In Politico’s just-released e-book on the first part of the 2012 GOP race, Mike Allen and Evan Thomas let Pawlenty clarify the moment in his own words. In a word, the explanation seems to be “overcoaching.” Pawlenty, ever the sports fan, uses golf terminology like “swing thought” to describe his inner-monologue:

The consultants say, if you get a question from the screen, you’ve got to answer the person on the screen because otherwise it’s disrespectful of the citizen. So whatever her name is gets up on the screen and says, I have a health care question. So my first swing thought is, I’ve got to answer the screen. So I say to the woman, Betty or Nancy or whatever your name is, that’s a great question about health care, and I’m doing that [answering by talking about Obamacare], and John King doesn’t want to hear any of that. He wants to hear me whack Romney. So he interrupts me the first time and says, Well, what about this thing you said about Romney and what you called “Obamneycare”?

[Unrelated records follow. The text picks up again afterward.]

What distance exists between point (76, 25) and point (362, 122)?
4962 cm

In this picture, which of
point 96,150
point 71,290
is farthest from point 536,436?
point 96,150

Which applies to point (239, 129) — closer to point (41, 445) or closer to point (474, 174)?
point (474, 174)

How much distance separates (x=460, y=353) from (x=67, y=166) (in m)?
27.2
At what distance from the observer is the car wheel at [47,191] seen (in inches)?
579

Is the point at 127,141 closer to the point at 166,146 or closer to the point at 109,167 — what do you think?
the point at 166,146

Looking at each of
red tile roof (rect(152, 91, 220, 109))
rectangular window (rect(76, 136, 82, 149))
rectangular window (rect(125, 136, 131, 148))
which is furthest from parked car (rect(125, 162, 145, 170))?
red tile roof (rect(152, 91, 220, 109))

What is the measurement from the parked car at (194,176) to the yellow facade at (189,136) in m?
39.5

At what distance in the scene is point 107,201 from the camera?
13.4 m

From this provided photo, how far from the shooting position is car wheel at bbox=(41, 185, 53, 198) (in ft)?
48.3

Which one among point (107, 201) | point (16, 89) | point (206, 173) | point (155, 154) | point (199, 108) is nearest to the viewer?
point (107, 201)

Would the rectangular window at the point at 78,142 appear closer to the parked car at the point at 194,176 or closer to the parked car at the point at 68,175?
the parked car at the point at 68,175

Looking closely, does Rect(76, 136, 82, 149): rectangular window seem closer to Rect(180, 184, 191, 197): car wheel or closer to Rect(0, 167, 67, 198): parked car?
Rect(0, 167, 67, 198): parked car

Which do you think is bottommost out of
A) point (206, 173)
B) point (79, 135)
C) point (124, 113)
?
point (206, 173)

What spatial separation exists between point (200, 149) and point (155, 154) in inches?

And then I start to whale on Obama because my second swing thought is, After you do the screen, no matter what question you get, you’ve got to whale on Obama because the base loves that, and they like nothing better than when you criticize Obama and then pivot to whatever point you’re going to make. So I’m thinking, Screen, whale Obama, nick Mitt. So this is my three-point swing thought, so I’m through swing thought one on the screen, and King’s interrupted me. When I’m into swing thought two about Obama, he doesn’t want to hear that, either. He wants me to nick Mitt, and I’m fully prepared to do it, and we get into this awkward, I’m trying to say something, he trying to get me to get to the point. At that point I’m focused on Obama, and I thought it was a legitimate point to whale on Obama, but I decided to stay with that and not finish it with Mitt.

The authors indicate, however, that it may just have been Pawlenty’s inability to fully internalize the coaching he was getting. Part of that, they write, manifested itself in Pawlenty’s newfound habit of “shouting to show anger he didn’t really feel.” This gets back to the question of “authenticity”–something that also plagued Pawlenty’s brief campaign.

Allen and Thomas add that Pawlenty always seemed interested in slipping away from the campaign trail to the hotel sports bar to see if there were any hockey games on television. Voters tend to be drawn to candidates they can relate to on some level, but there might be such a thing as “too normal” to run for president.